> [Provided passage]:
Content starts
Rethinking America, Richter Scale

Making the United States “democratic” Again

How the U.S. Senate’s filibuster rule must be modified to restore majority rule and give the U.S. a prayer to be a modern, dynamic country.

Takeaways


  • Senator Joe Manchin, a Democrat from conservative West Virginia, is single-handedly thwarting the progress of US and the Biden administration.
  • US Politics: There will always be Joe Manchins in the U.S. Senate. But what can be done about the filibuster?
  • For the Democrats, legislating under the filibuster threat is like starting 10 meters behind the Republican Party in a foot race.
  • Joe Manchin seems determined to stretch his "15 minutes of fame" into an eternity.
  • The 509 US counties that voted for Biden generate 71% of US GDP. Meanwhile, Trump’s 2,547 counties account for just 29% of the US economy.
  • The blue states are the economic engine that enable the red states to underperform. Yet, the latter hold a veto over any progressive policy.
  • US economy: Without filibuster reform, the US will further polarize and split into diverging directions.
Content ends
> [Work request]:
Reproduce word for word the part of the article on the Senate filibuster that begins at the words "Rethinking America, Richter" and stops after the words "into an eternity.".

> [Dataset extract]:
Content starts
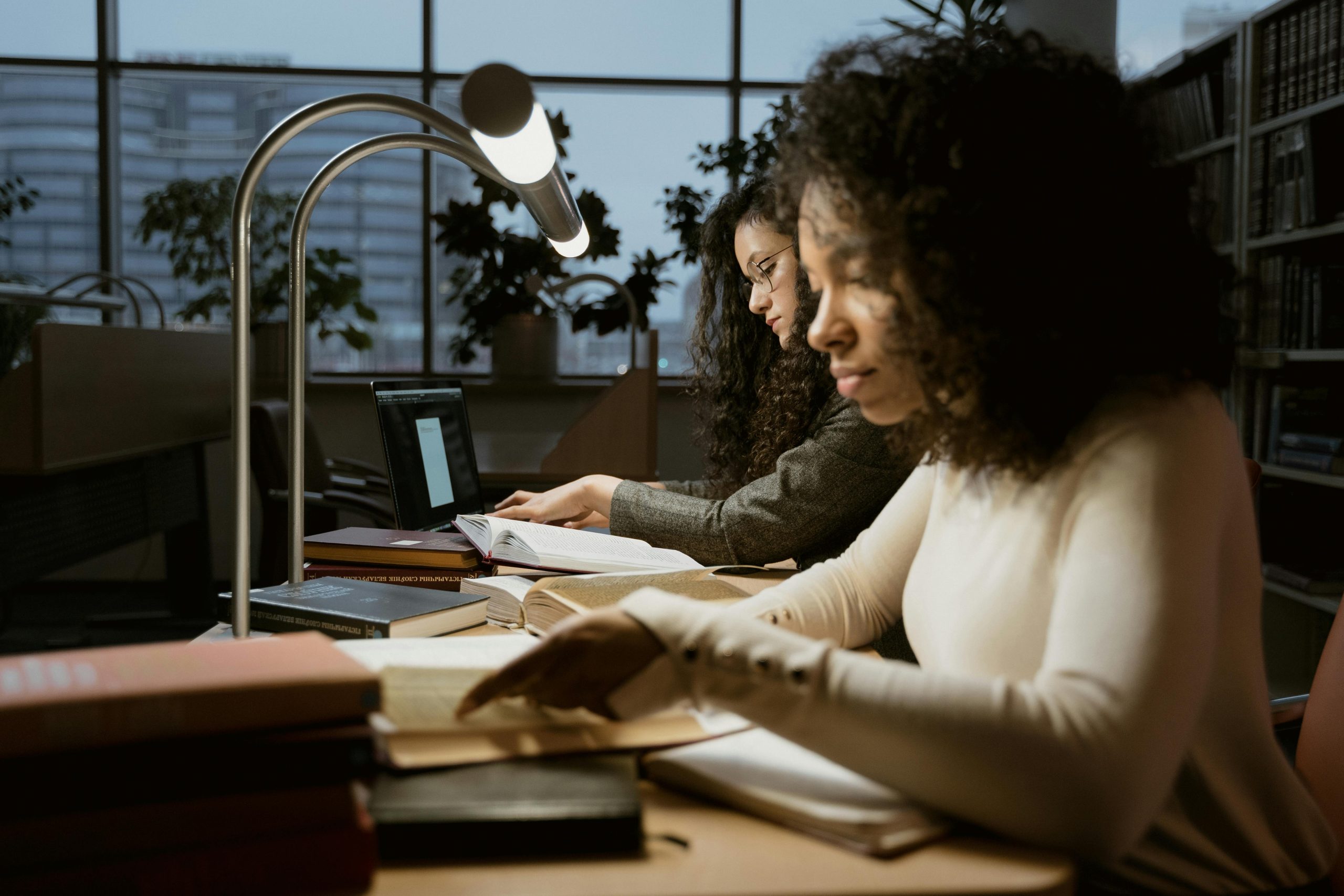 Top Ways to Improve Reading Comprehension Top Ways to Improve Reading Comprehension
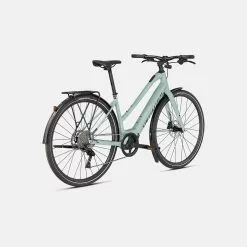 Specialized Turbo Vado SL 4.0 Step-Through EQ -E-Bikes Verkäufe 93921 52 vado sl 40 st eq whtsge blkrefl rdsq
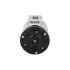 Компресор кондиціонера новий CHEVROLET Cruze 09-17, Epica V200 04-06, Epica V250 06-14, Lacetti 04-13 MSG AC0049 (фото 3)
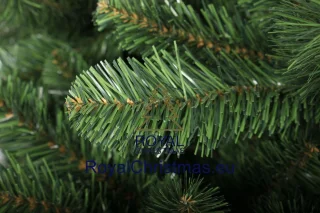 Royal Christmas - Dakota Premium Kunstkerstboom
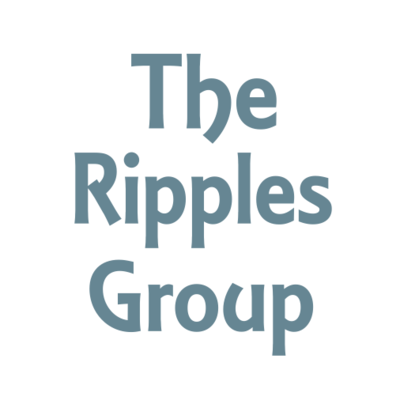 The Ripples Group profile on Qualified.One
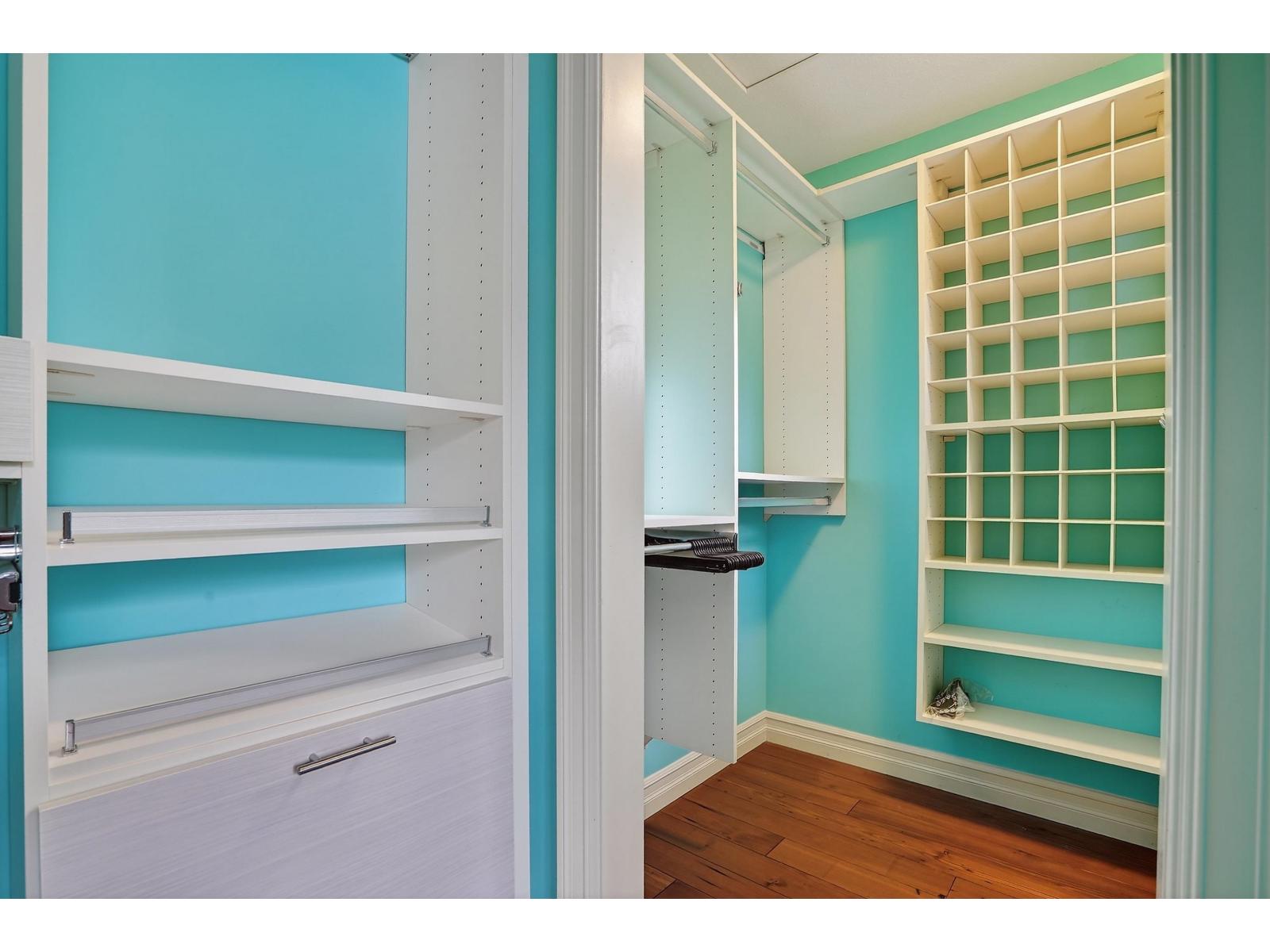 5843 Shawnigan Drive, Garrison Crossing, Chilliwack, British Columbia  V2R 0A8 - Photo 17 - R3090741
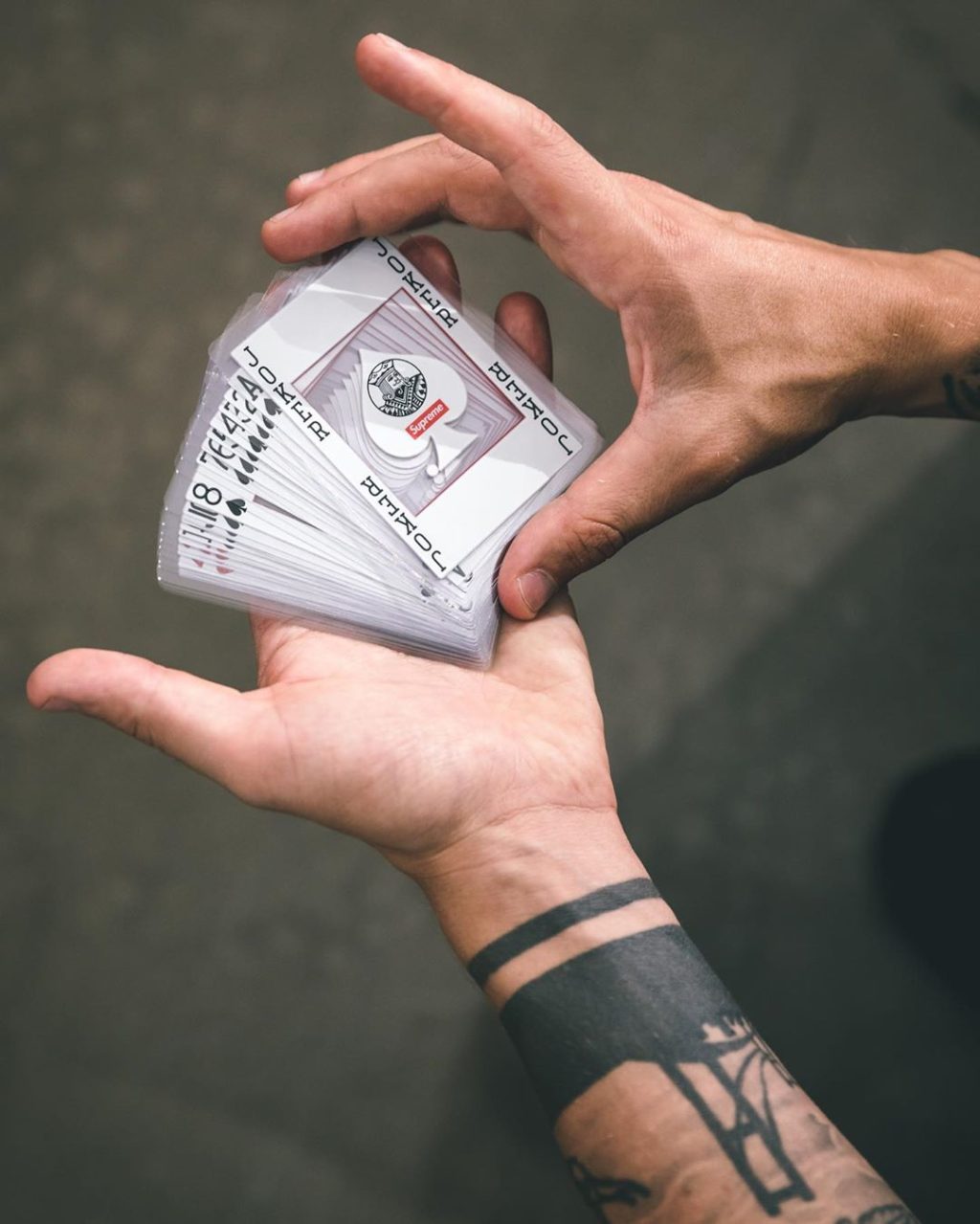 supreme-20aw-20fw-launch-20200822-week1-release-items-snap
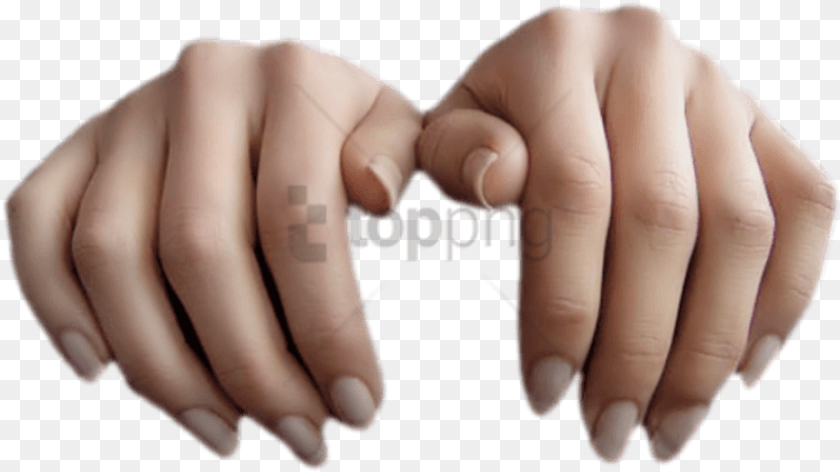 850x478 Hand Images Background Images Hand Grabbing, Body Part, Finger, Person, Baby Transparent PNG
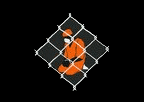 Guantanamo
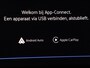 Volkswagen Polo 1.0 TSI 110pk DSG R-Line · Camera · Matrix LED · Stoelverwarming · Apple/Android Car Play · Sportstoelen · 16"Velgen · Stoelverwarming ·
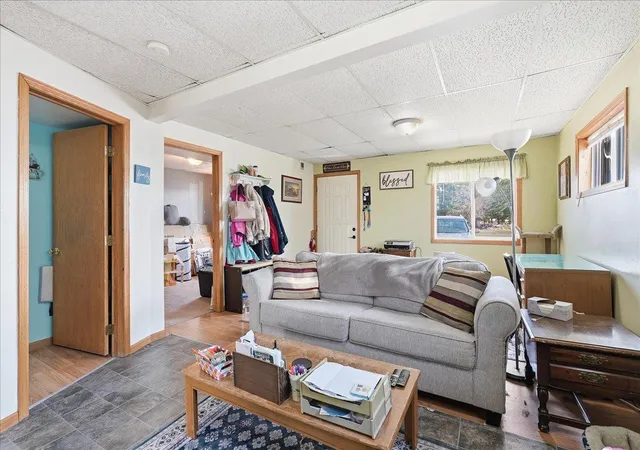 Photo 4 of Single family home for sale at 103 US Hwy 63 N, Clayton, WI 54004 | MLS# 7023204 | Listing updated on 2026-08-24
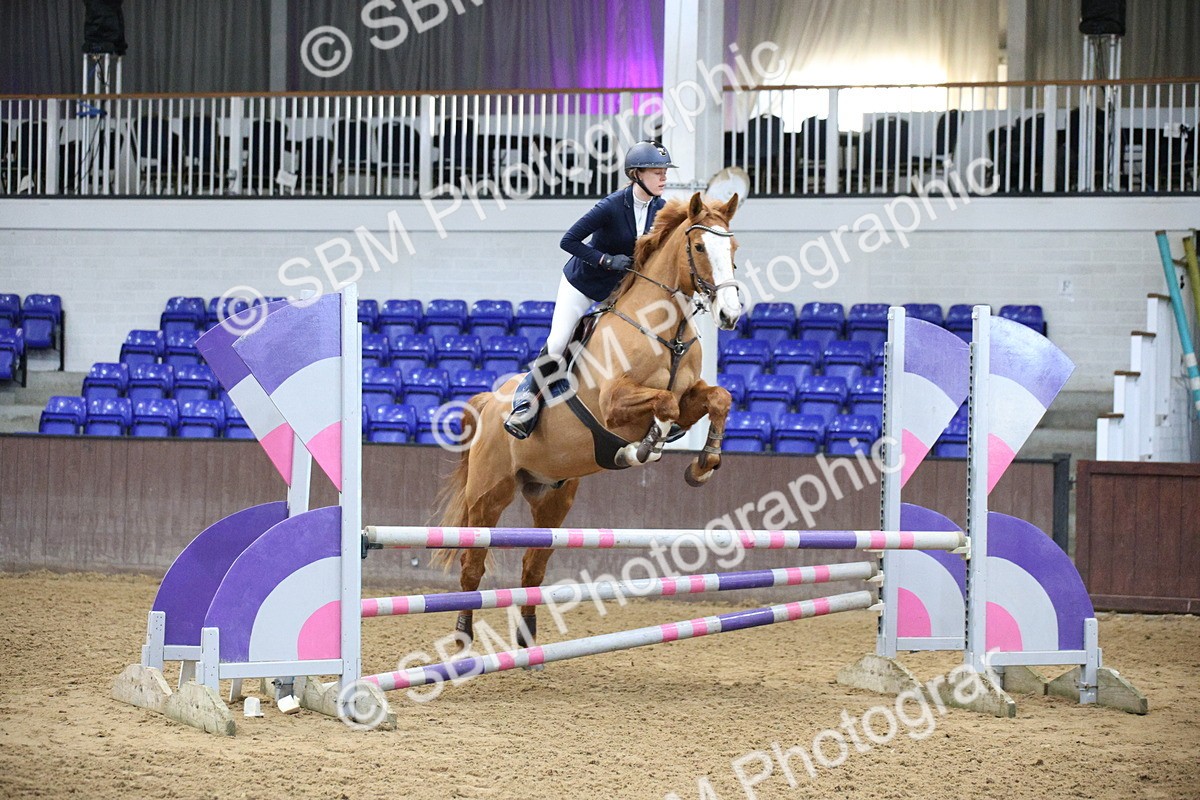 SBM_001996 - Class 6 - 90cm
Content ends
> [Answer area]:
Rethinking America, Richter Scale

Making the United States “democratic” Again

How the U.S. Senate’s filibuster rule must be modified to restore majority rule and give the U.S. a prayer to be a modern, dynamic country.

Takeaways


  • Senator Joe Manchin, a Democrat from conservative West Virginia, is single-handedly thwarting the progress of US and the Biden administration.
  • US Politics: There will always be Joe Manchins in the U.S. Senate. But what can be done about the filibuster?
  • For the Democrats, legislating under the filibuster threat is like starting 10 meters behind the Republican Party in a foot race.
  • Joe Manchin seems determined to stretch his "15 minutes of fame" into an eternity.